Machu Picchu Intentionally Built On Faults: Study (Photo: Instagram)
The Incan sanctuary of Machu Picchu -- considered one of humanity's greatest architectural achievements -- was intentionally built in a location where tectonic faults meet, according to a study. Built in a remote Andean setting atop a narrow ridge high above a precipitous river canyon in Peru, The UNESCO World Heritage Site is renowned for its perfect integration with the spectacular landscape.
However, the 15th-century sanctuary's location has long puzzled scientists who wonder why the Incas built their masterpiece in such an inaccessible place.
New study presented at the Geological Society of America (GSA) Annual Meeting in Arizona, US suggests the answer may be related to the geological faults that lie beneath the site.
According to Rualdo Menegat, a geologist at Brazil's Federal University of Rio Grande do Sul, the Incas intentionally built Machu Picchu -- as well as some of their cities -- in locations where tectonic faults meet.
"Machu Pichu's location is not a coincidence. It would be impossible to build such a site in the high mountains if the substrate was not fractured," said Menegat.
Using a combination of satellite imagery and field measurements, Menegat mapped a dense web of intersecting fractures and faults beneath the site.
His analysis indicates these features vary widely in scale, from tiny fractures visible in individual stones to major, 175-kilometre-long lineaments that control the orientation of some of the region's river valleys.
Menegat found that these faults and fractures occur in several sets, some of which correspond to the major fault zones responsible for uplifting the Central Andes Mountains during the past eight million years.
Because some of these faults are oriented northeast-southwest and others trend northwest-southeast, they collectively create an "X" shape where they intersect beneath Machu Picchu.

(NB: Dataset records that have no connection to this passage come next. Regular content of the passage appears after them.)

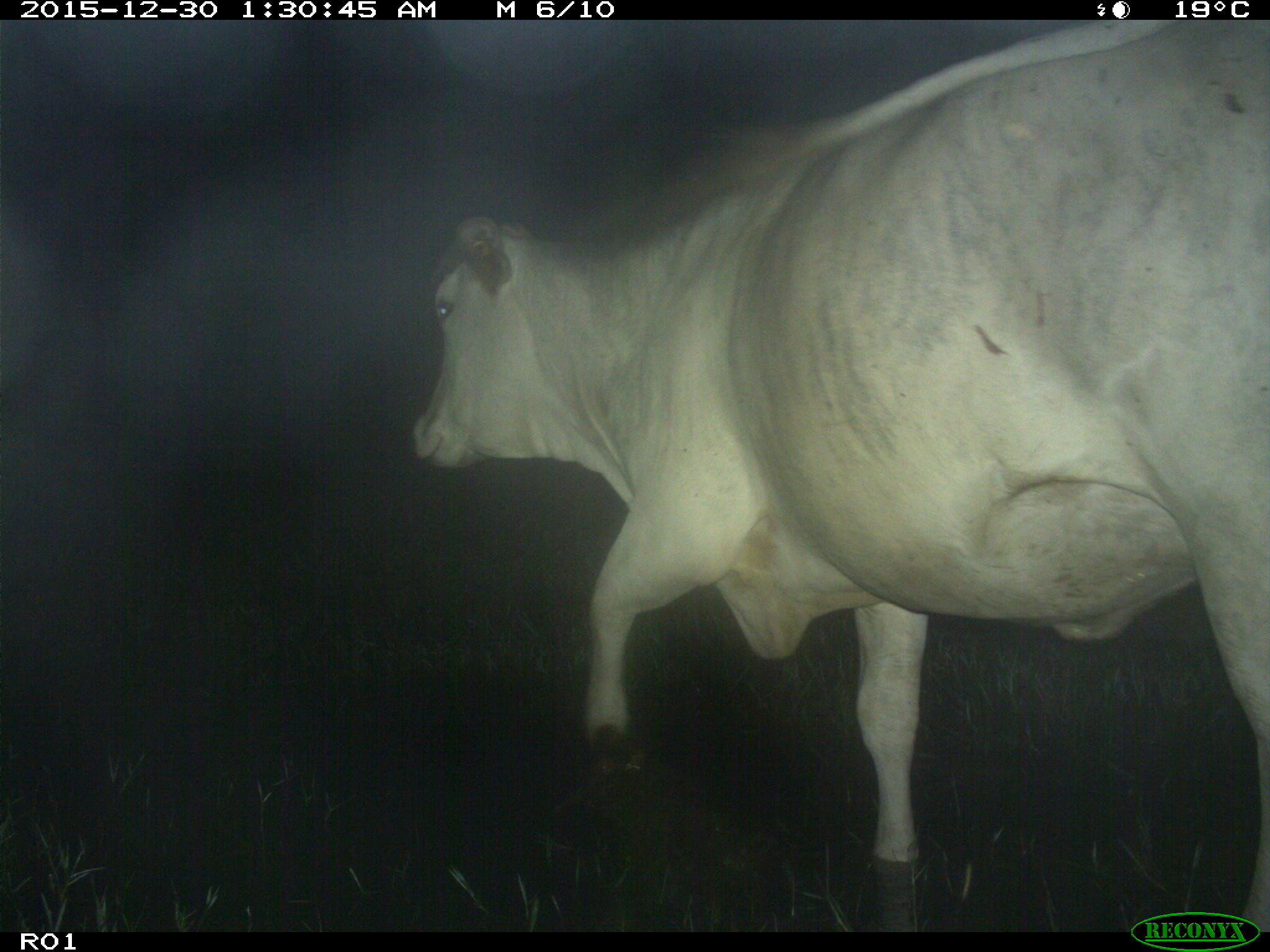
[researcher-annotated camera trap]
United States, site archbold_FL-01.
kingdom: Animalia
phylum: Chordata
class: Mammalia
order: Artiodactyla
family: Bovidae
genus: Bos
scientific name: Bos taurus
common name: domestic cow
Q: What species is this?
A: Bos taurus (domestic cow).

Menegat's mapping suggests that the sanctuary's urban sectors and the surrounding agricultural fields, as well as individual buildings and stairs, are all oriented along the trends of these major faults.
"The layout clearly reflects the fracture matrix underlying the site," said Menegat.
Other Incan cities, including Ollantaytambo, Pisac, and Cusco, are also located at the intersection of faults, said Menegat.
"Each is precisely the expression of the main directions of the site's geological faults," he said.
Menegat's results indicate the underlying fault-and-fracture network is as integral to Machu Picchu's construction as its legendary stonework.
This mortar-free masonry features stones so perfectly fitted together that it's impossible to slide a credit card between them.
As master stone-workers, the Incas took advantage of the abundant building materials in the fault zone, said Menegat.
"The intense fracturing there predisposed the rocks to breaking along these same planes of weakness, which greatly reduced the energy needed to carve them," he said.
In addition to helping shape individual stones, the fault network at Machu Picchu likely offered the Incas other advantages, according to Menegat.
Chief among these was a ready source of water.
"The area's tectonic faults channeled meltwater and rainwater straight to the site," he said.
Construction of the sanctuary in such a high perch also had the benefit of isolating the site from avalanches and landslides, all-too-common hazards in this alpine environment, Menegat said. The faults and fractures underlying Machu Picchu also helped drain the site during the intense rainstorms prevalent in the region.
"About two-thirds of the effort to build the sanctuary involved constructing subsurface drainages," said Menegat.
"The preexisting fractures aided this process and help account for its remarkable preservation. Machu Picchu clearly shows us that the Incan civilization was an empire of fractured rocks," he said.